Don't forget the explain like I am 10 bitty.

Problem 1
How come there is no square to the power of 2? Don't understand.

So the answer 0.05 x 0.05 = 0.0025

So the chances of 1 tooth developing a problem is 0.25%? and what is the chance of both teeth developing a problem?

Problem two - are you saying there is a 1% chance in general or a 1% chance given the event with a 4% chance occurs?


A 1% chance given the event with a 4% chance.

Thanks for your maths prowess, and where does it come from? I did ask a while back, I am curious.

 

[jpod]

Understood, thank you.

Ok problem 1 (two teeth)
Chance of both teeth developing a problem is 0.05*0.05 = 0.025 which is 2.5% chance

Chance of one tooth developing a problem is 2 * 0.05 * 0.95 = 0.005 which is a 9.5% chance

That explanation is brilliant I get it, ty.

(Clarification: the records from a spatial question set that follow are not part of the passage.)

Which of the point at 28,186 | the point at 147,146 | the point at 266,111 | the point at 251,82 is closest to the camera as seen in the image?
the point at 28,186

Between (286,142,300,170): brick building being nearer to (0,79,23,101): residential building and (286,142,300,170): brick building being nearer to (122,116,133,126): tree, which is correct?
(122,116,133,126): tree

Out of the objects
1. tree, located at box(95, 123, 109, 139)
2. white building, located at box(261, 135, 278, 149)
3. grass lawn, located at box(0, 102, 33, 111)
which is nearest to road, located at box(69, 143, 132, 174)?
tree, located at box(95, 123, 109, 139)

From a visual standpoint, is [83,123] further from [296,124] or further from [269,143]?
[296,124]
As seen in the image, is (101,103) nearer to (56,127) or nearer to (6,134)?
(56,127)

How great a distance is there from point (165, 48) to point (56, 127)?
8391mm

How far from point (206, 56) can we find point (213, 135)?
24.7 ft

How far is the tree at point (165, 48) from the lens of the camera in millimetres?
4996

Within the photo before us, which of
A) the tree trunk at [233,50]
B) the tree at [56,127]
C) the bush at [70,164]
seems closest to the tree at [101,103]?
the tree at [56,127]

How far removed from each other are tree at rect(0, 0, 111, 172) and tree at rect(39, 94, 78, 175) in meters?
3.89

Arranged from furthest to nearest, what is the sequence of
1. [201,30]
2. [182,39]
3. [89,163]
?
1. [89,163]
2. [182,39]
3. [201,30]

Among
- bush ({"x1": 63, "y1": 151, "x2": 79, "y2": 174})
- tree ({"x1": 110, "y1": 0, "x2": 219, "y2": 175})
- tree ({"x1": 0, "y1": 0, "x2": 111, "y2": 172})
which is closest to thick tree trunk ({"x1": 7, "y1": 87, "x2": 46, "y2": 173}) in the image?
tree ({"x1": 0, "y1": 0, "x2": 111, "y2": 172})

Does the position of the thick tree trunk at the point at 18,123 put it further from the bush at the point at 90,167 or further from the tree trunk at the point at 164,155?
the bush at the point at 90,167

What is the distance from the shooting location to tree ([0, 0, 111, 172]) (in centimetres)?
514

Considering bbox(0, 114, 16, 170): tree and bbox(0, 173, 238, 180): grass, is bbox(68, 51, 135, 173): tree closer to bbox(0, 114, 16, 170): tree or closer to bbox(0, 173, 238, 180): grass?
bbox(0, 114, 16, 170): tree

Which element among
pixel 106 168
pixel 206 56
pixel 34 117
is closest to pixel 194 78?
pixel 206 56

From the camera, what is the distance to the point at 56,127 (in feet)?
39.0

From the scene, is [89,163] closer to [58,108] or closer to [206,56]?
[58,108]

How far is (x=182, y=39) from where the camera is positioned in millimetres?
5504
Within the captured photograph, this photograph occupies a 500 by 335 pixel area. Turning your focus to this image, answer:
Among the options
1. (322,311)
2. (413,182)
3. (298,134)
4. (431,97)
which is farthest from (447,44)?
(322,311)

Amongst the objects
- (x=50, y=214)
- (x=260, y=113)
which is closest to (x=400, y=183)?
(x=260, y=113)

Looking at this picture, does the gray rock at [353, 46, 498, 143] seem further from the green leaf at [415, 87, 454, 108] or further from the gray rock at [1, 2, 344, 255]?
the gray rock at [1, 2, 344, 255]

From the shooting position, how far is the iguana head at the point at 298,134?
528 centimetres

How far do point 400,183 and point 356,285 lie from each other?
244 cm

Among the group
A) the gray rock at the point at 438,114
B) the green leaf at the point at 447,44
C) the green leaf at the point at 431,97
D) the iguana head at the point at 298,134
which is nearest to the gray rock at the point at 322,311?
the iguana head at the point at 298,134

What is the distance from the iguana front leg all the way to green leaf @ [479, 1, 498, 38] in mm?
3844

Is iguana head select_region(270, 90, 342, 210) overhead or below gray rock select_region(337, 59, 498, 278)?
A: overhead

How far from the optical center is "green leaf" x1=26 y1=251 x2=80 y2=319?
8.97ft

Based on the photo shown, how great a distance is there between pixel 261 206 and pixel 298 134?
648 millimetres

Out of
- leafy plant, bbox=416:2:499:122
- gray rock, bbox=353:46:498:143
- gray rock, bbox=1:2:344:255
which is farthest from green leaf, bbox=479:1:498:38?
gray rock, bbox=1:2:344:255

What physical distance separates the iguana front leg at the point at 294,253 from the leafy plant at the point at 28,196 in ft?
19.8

Chance of no problem is 0.95 * 0.95 = 0.9025 which is a 90% chance


Ok Problem 2, going to have a think about that one.

 

[jpod]

The probabilities are per tooth by the way. There is one patient, one individual.

 

[jpod]

Howdy, thanks for posting, have a look at the new problem, post #38

They are all independent risks, problem one has the individual patient has 2 teeth, problem 3 the patient has 3 teeth.

 

[jpod]

Lol

I have had a go and I can't figure it out. I am too confused, sorry.

Problem 1
2 teeth one patient, independent risks of 5%
So is this correct

Chance of no problems 1 - 2*(0.95 * 0.95)

Chance of one tooth out of two with problems 1 - 2*(0.05 * 0.95)

Chance of two teeth with problems 1 - 2*(0.05 * 0.05)


(Can't understand why there is no to the power of 2)

 

[jpod]

Both Teeth = 0.05 x 0.05 = 0.25%
Neither Teeth = 0.95 x 0.95 = 90.25%
Either Tooth (remaining option) = 100 - 90.25 - 0.25 = 9.5%

Understand that. Thank you, appreciated.

So problem 2
3 teeth, same patient, independant risks
Risk 1 5% chance = 0.05
Risk 2 4% chance, 0.04, of those 1% require treatment, chance = 0.0004

I need to figure out the % chance of the complications with the need for treatment:
No tooth complication
1 tooth comp
2 teeth comp
3 teeth comp

Is no tooth complication 1 - (0.95*0.9996)/\3 = 0.14 or 14% chance?

 

[jpod]

(Shh...he is very strict, don't upset him or he will make it 4 decimal placemats).

Fellas that is exactly what I needed, thank you for taking the time to post such crystal clear proofs. I am very grateful indeed. It may interest you to know that once again your uber maths prowess has benefited my professional practice and patient care.

PS
I got the point about the irrelevant consideration, 5% v the very small %, made perfect sense.

Once I have had a look if I get stuck may I post again.